§ **PASSAGE TO READ**:
● ● ●
Three decades on, a visit to the Golden Temple in Amritsar reveals the existence of physical and psychological scars that seared the psyche of the Sikh minority
Operation Blue Star: physical, psychological scars remain

Photo: Pradeep Gaur/Mint
Amristar: It’s often described as a watershed moment in Indian history—the government of the day ordering a military assault on Sikhism’s holiest shrine, unleashing a chain of events that included a rare revolt in the disciplined Indian Army and the assassination of then Prime Minister Indira Gandhi followed by sectarian violence.
On the 30th anniversary of Operation Blue Star—the military code name for the mission to reclaim the Golden Temple in Amritsar city bordering Pakistan—from a group of armed Sikh militants led by Jarnail Singh Bhindranwale who had called for the creation of a separate Sikh state of Khalistan.
Three decades on, a visit to the temple reveals the existence of physical and psychological scars that seared the psyche of the Sikh minority in India. Deep holes created by high-velocity bullets and shells slamming into marble and brick still pockmark some walls and stairwells of the temple complex that sees thousands of visitors walking through its portals every day.
Kulwant Singh, a 25-year-old volunteer at the Golden Temple, readily points out the bullet holes and parts of a collapsed façade as reminders of the army assault. Though born five years after Operation Blue Star, Singh has heard innumerable details of the assault from his elders. “Each detail I have heard is etched in my mind,” he says. When asked if he has forgiven the state for the assault, he shrugs.
Sixty-eight-year-old Sohan Singh, in-charge of a museum inside the temple complex, says he lived through the moments that still evoke a complex mix of emotion that include grief, anger and humiliation. In 1984, he was a member of the All India Sikh Student Federation (AISSF), which also supported the call for a separate Sikh state.
On 5-6 June, Sohan Singh says he was in the langar (community kitchen) area. He brushes off questions about how he survived those heart-stopping hours. “The main thing is I survived; it’s all thanks to the almighty.”
The community kitchen is a long rectangular building that lines one side of the amrit sarovar (pool of nectar) that surrounds the Golden Temple, also known as Harmandir Sahib. The devout reach the temple following theparikrama, or square pathway, that circumscribes the sacred pool in a clockwise direction. Connecting the pathway with the Hari Mandir is a marble causeway. The other buildings that line the sides of the sarovarinclude the museum, a library which had old texts and manuscripts and the Akal Takht (throne of the immortal) that stands in front of the causeway leading to the Harmandir Sahib.
● ● ●
§ **TO BE DONE**:
A - In the Operation Blue Star article, what organization did Sohan Singh belong to in 1984?
B - Carry the Operation Blue Star article on from its final sentence.
● ● ●
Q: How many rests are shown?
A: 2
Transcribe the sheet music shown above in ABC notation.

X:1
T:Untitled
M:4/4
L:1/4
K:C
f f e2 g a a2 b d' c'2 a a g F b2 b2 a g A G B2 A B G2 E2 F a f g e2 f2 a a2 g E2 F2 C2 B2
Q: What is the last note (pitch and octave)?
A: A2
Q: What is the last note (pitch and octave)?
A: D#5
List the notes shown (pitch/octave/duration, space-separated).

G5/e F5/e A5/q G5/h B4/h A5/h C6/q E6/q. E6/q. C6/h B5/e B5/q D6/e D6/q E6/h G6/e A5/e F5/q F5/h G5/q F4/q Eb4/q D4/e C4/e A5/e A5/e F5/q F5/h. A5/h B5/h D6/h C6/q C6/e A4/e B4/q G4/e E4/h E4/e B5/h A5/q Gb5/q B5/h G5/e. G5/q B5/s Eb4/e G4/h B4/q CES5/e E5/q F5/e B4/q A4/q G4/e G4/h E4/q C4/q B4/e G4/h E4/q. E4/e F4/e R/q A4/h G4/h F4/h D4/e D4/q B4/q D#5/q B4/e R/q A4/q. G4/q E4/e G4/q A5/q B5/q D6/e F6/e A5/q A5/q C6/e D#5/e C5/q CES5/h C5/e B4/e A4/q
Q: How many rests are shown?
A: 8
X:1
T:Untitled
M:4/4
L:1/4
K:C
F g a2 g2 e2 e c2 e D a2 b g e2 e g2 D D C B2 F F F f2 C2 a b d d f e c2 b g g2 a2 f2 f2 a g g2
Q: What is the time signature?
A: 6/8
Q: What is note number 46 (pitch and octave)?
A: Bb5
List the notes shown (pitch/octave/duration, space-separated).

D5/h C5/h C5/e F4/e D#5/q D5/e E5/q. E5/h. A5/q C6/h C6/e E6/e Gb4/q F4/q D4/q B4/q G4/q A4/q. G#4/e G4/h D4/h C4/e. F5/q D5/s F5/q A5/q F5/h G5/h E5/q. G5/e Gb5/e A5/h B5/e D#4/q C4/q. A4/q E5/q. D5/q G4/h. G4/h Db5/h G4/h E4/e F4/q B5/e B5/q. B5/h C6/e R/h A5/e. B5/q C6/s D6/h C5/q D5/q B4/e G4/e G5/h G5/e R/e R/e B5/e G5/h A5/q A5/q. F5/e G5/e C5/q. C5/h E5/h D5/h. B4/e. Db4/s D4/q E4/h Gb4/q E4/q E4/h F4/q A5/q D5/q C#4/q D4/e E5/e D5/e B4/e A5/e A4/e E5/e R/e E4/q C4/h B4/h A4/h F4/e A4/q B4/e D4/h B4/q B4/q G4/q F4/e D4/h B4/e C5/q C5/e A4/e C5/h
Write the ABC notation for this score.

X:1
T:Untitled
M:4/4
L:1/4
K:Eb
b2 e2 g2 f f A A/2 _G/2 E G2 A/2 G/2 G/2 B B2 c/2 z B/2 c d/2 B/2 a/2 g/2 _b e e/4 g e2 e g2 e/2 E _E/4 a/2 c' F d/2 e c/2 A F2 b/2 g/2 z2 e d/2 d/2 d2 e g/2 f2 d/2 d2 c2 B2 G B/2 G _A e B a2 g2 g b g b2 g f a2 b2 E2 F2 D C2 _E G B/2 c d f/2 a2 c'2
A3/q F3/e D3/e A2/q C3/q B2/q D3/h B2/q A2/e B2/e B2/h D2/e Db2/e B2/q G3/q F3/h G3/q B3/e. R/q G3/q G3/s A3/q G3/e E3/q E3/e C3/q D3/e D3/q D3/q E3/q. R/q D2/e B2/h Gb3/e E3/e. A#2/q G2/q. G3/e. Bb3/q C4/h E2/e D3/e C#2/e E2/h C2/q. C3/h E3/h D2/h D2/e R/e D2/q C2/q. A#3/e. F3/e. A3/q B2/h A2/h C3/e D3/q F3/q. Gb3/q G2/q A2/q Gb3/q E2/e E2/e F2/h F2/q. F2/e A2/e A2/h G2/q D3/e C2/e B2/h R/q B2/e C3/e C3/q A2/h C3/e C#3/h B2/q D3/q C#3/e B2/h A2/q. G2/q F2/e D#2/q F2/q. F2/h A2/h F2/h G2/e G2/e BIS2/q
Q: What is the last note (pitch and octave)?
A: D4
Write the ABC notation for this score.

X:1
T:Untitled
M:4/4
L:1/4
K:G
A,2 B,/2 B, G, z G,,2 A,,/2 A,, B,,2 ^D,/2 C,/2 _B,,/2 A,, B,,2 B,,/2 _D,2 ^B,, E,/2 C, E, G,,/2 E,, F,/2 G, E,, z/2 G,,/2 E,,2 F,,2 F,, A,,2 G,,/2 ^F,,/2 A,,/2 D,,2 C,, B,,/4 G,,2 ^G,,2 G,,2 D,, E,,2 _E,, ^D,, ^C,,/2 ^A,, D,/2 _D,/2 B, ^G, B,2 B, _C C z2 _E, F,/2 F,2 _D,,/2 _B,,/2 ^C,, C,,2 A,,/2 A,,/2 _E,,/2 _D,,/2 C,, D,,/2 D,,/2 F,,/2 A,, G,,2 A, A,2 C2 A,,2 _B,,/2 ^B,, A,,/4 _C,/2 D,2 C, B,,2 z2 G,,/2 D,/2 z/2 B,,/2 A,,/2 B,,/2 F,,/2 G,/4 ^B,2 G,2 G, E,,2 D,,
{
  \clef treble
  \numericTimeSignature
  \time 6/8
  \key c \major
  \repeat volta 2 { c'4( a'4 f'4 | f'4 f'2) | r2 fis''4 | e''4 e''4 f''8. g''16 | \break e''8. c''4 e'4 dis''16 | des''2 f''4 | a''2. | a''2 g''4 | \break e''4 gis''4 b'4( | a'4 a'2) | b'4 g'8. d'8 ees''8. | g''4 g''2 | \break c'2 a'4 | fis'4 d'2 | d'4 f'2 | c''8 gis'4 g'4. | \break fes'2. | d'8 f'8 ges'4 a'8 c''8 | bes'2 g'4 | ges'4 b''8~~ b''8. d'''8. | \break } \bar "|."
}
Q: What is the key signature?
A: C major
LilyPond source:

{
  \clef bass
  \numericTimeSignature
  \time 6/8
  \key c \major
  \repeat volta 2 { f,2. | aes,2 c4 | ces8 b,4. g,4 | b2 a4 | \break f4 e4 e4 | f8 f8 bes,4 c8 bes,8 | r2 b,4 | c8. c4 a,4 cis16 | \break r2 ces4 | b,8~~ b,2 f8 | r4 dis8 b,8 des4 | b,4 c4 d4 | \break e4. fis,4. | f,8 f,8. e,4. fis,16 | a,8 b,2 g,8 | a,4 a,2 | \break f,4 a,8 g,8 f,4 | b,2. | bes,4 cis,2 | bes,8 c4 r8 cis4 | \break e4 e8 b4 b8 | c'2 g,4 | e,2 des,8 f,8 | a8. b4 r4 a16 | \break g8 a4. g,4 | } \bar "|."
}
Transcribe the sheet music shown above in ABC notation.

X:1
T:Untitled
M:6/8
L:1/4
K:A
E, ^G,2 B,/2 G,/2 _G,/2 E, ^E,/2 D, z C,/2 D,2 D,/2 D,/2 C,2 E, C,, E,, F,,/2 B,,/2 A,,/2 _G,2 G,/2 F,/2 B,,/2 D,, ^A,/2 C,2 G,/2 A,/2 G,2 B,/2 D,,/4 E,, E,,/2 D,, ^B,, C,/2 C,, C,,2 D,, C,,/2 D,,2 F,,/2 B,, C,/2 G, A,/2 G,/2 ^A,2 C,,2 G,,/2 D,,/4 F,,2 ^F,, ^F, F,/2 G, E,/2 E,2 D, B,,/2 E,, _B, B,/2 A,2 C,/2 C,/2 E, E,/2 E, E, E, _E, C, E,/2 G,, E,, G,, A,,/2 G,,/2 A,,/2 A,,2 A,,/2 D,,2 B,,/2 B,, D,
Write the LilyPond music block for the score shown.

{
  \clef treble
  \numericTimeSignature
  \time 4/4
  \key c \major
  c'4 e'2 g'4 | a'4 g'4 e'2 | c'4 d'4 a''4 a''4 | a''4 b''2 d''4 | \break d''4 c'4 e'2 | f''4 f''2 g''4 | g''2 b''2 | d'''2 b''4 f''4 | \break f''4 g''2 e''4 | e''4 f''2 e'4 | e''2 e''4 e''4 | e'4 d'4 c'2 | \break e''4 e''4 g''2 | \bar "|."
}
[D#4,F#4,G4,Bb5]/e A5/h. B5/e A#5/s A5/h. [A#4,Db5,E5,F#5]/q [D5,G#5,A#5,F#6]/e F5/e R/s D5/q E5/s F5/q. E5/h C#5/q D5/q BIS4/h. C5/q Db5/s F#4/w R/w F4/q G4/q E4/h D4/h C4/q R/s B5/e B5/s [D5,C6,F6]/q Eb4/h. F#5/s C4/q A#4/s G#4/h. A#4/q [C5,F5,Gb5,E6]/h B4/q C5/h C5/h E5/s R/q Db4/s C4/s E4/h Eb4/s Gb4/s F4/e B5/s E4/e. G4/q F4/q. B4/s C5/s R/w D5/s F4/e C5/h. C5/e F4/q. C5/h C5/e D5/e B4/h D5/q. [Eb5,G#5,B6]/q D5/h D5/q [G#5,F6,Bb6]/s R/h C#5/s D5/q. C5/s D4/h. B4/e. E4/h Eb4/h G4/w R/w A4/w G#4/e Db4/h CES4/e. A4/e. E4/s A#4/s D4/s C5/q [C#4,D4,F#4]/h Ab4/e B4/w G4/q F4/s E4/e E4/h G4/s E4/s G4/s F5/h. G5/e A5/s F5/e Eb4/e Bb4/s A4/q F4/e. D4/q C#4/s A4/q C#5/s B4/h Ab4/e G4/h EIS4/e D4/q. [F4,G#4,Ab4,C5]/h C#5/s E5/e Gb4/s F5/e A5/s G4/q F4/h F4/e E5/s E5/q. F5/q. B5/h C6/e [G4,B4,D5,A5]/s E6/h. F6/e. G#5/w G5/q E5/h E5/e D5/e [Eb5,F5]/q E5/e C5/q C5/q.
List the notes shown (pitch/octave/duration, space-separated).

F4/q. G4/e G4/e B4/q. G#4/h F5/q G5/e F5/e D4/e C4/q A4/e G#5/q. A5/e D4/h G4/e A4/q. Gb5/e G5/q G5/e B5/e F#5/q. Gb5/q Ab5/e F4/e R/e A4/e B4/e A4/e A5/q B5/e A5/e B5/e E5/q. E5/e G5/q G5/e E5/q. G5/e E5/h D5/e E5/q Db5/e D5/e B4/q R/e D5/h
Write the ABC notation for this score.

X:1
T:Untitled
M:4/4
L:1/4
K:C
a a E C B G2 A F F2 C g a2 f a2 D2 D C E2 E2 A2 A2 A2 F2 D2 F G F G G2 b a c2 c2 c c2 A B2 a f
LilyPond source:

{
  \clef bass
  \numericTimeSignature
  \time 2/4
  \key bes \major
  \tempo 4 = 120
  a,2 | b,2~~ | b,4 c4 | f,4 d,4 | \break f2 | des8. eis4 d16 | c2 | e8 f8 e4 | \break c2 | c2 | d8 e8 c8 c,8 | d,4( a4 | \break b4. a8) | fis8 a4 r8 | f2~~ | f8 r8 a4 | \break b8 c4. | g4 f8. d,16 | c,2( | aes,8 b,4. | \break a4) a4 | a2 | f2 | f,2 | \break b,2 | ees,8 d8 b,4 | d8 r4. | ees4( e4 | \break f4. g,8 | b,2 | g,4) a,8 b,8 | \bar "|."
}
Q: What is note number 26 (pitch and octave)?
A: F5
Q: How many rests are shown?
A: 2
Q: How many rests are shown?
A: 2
● ● ●
§ **OUTPUTS FOR THE TASKS**:
A - The All India Sikh Student Federation (AISSF).

B -
Sohan Singh recalls that Bhindranwale and some of his supporters moved into a sarai (hostel) in the temple complex some time in 1982. Bhindranwale was not yet regarded as a terrorist though his influence was growing across Punjab. He was a “charismatic preacher” with an arresting personality, “over 6ft tall, with mesmerizing eyes, a fiery preacher who could draw crowds,” says Sohan Singh. “When he set out to do something, he did it. There were some bus drivers who he heard were under the influence of alcohol in Sirhind (in Fategarh district). The sant (Bhindranwale) called them in and spoke to them. They immediately quit, such were his persuasive skills,” he recalls.
“We will always be proud of him,” says Gurpura Singh. That there is a cenotaph inside the temple complex dedicated to Bhindranwale is testimony that Gurpura Singh is not alone in his beliefs.
The museum that Sohan Singh is in charge of has among its exhibits a portrait gallery of martyrs of the faith. The line up includes Bhindranwale,Bhai Amrik Singh, head of the AISSF, and major general Shabeg Singh, a veteran of the 1971 India-Pakistan War, dishonourably dismissed from the Indian Army and who later joined Bhindranwale.
From all accounts, it was Shabeg Singh who planned the defence of the temple complex—fortified bunkers inside strategically located towers and heights, marked-out sniper positions, laid-out communication lines and positioned men armed with light machine guns in underground passages who took out Indian army commandos as they launched the assault on the night of 5 June.
Bhindranwale grew in stature after he took on the state government following the 1981 assassination of Lala Jagat Narain, founder of the Punjab Kesari group. Bhindranwale was arrested in the case and then let off for want of evidence, catapulting him from murder suspect to a hero within the space of a month, notes Ramachandra Guha in his book India After Gandhi.
Emboldened, he began speaking of a separate Sikh state, after having earlier called Sikhs slaves in India. There are reports that he also turned to Pakistan for help. This rang alarm bells in Delhi. The central government reached out to its arch foe the Akali Dal on its long pending charter of demands—making Chandigarh the capital of Punjab, declaring Amritsar a holy city, a greater share of the waters of the rivers Beas and Sutlej and greater autonomy for the state—first put together in 1973.
The talks did not lead anywhere. In the meantime, Bhindranwale was courted by the Akalis, who saw him as a threat to their influence, say news reports. Bhindranwale’s brother Harcharan Singh Rode says Akali leaderGurcharan Singh Tohra invited Bhindranwale to stay at the sarai inside the temple complex in the early 1980s. Bhindranwale moved into the Akal Takht in December 1983 when he was convinced that the government would launch an operation to evict him.
A report in the latest issue of Caravan magazine says Indira Gandhi was opposed to a military operation to clear the temple complex, but arguments presented by her advisors who included her elder son Rajiv and army general K. Sundarji persuaded her.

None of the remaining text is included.